The ongoing SARS-CoV-2 pandemic continues to cause substantial morbidity and mortality around the world [1, 2]. Regional preparation for the pandemic requires forecasting the growth rate of the epidemic, the timing of the epidemic peak, the demand for hospital resources, and the degree to which current policies may curtail the epidemic, all of which benefit from accurate estimates of the true prevalence of the virus within a population [3]. Confirmed cases are thought to be underestimates of true prevalence due to some unknown combination of patients not reporting for testing, testing not being conducted, and false-negative test results. Estimating the true prevalence informs the scale of upcoming hospital, ICU and ventilator surges, the proportion of individuals who are susceptible to contracting the disease, and estimates of key epidemiological parameters such as the epidemic growth rate and the fraction of infections which are sub-clinical.

The current literature suggests that the predominant symptoms associated with COVID are fever, cough and sore-throat; that is, patients often present with an influenza-like illness (ILI) yet test negative for influenza [4, 5]. With many COVID patients having a similar presentation as patients with influenza, existing surveillance networks in place for tracking influenza could be used to help track COVID.

Here, we quantify background levels of non-influenza ILI over the past 10 years and identify a recent surge of non-influenza ILI starting the first week of March, 2020. This surge of excess ILI correlates with known patterns of SARS-CoV-2 spread across states within the US, suggesting the surge is unlikely to be due to other endemic respiratory pathogens, yet is orders of magnitude larger than the number of confirmed COVID cases reported. Together this suggests that the true prevalence of SARS-CoV-2 within the US is much larger than currently appreciated and that the syndromic case detection rate is likely less than 13%, corresponding to more than 2.8 million new ILI cases due to SARS-CoV-2 and, assuming influenza-like clinical rates, more than 8.7 million total SARS-CoV-2 cases. Our analysis provides empirical corroboration of previous hypotheses of substantial undocumented cases yet places the estimated undocumented case rate higher than prior reports [6]. The SARS-CoV-2 prevalence estimates obtained from the ILI surge are consistent with an epidemic doubling time of less than 4 days. A sub-4 day doubling time is substantially faster than many prior reports [7, 8] yet is consistent with the 3-day doubling time of observed deaths due to COVID within the US. Our findings support a conceptual model for COVID spread in the US in which more rapid spread than previously reported is coupled with a larger undiagnosed population to give rise to currently observed trends. Finally, we find that the ILI surge peaks the week starting March 15, and we discuss the potential explanations for this phenomenon.

## 2 Results

### 2.1 Influenza like illness surge

We identified excess ILI cases by first subtracting cases due to influenza and then subtracting the seasonal signal of non-influenza ILI (Figure 1). Many states, including Washington, New York, Oregon, Pennsylvania, Maryland, Colorado, New Jersey, and Louisiana, have had a recent surge in number of non-influenza ILI cases far in excess of seasonal norms. For example, in the second week of March, 2020, Oregon saw 50% higher non-influenza ILI than it had ever seen since the inception of the ILINet surveillance system within the US. We find that with 95% probability, approximately 4% of all outpatient visits in Oregon during this time were for ILI that could not be explained by either influenza or the normal seasonal variation of respiratory pathogens. We find that as the seasonal surge of endemic non-influenza respiratory pathogens declines, this excess ILI correlates more strongly with state-level patterns of newly confirmed COVID cases suggesting that this surge is a reflection of ILI due to SARS-CoV-2 (Pearson *ρ* > 0.35 and *p* < 0.05 for the last three weeks; Figure S1A). Notably, we find that the ILI surge appears to peak during the week starting on March 15 and subsequently decreases in numerous states the following week; notable exceptions are New York and New Jersey, two of the states that have been the hardest hit by the epidemic, which have not started a decline by the week ending March 28.

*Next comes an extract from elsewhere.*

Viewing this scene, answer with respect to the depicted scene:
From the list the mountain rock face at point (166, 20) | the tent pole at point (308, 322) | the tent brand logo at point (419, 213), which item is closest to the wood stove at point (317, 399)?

### 2.2 Investigating ILI Admission Rates

The magnitude of this ILI surge could be falsely elevated if patient behavior has recently changed leading to increasing detection of mild ILI. If the ILI surge reflected higher rates of detection of typically mild ILI, we would expect emergency department ILI rates would increase yet the proportion of those ILI cases admitted to the hospital would decrease. We were able to obtain data to evaluate this hypothesis from New York City’s influenza surveillance network [9]. In the month of March, the daily number of ILI visits to emergency departments across New York City increased while the proportion of those who went on to be admitted also increased by as much as 3-fold compared to the baseline rate prior to March (Figure S1). This suggests that patients are presenting less often for mild ILI, and such decrease in care-seeking behavior, if similar across the US, could be deflating the size of the ILI surge in later weeks of March.

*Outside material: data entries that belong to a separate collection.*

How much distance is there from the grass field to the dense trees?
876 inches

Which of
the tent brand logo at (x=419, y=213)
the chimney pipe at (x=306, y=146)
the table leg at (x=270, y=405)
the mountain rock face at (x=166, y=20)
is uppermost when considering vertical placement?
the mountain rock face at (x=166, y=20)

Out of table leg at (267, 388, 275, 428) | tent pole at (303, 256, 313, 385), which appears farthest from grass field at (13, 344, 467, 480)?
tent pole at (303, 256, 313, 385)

### 2.3 Estimating Prevalence from the ILI Surge

To provide an estimate of the SARS-CoV-2 infections from the ILI Surge we assume that the population reported by sentinel providers is representative of their state each week. Additionally, we assume that the total number of patients needing medical care has not decreased since March 8th. Together these assumptions, as well as surveys describing the average number of patients seen by providers [10], the number of providers in each state [11], and the total number of outpatient visits per year [12, 13], allow us to estimate that, if outpatient clinics remained open during the COVID epidemics, we would expect that between March 8th and March 28th, there would have been approximately 2.8 million patient encounters with ILI due to COVID (95% credible set 2.6 million to 3.0 million; see *Methods* for full details).

Not all patients infected with SARS-CoV-2 will present to a health-care provider with ILI. While we cannot directly measure the rate of such sub-clinical cases, we suggest that a number of prior studies can be used to produce a lower-bound on this contribution. A recent study of passengers on the Diamond Princess cruise-ship accounted for right-censoring of patients sampled and estimated that 17.9% of patients infected with SARS-Cov-2 are asymptomatic for the course of their infection (95% credible set 15.5% to 20.2%). This estimate likely represents an underestimate given that the majority of passengers were >60 years old, a demographic thought to have a lower asymptomatic rate than younger individuals [14]. Beyond asymptomatic individuals, prior studies of ILI surveillance have suggested that only 20-50% of ILI cases seek medical care [15, 16]. To produce a lower-bound prevalence estimate we take the higher end of this range and assume that 40% of ILI cases present to a health-care provider. Together these additional contributions from sub-clinical cases produces a lower bound of 8.7 million SARS-CoV-2 infections between March 8th and March 28th (95% credible set 8.0 million to 9.4 million). Prevalence estimates for each state within this time-period are shown in Figure S4.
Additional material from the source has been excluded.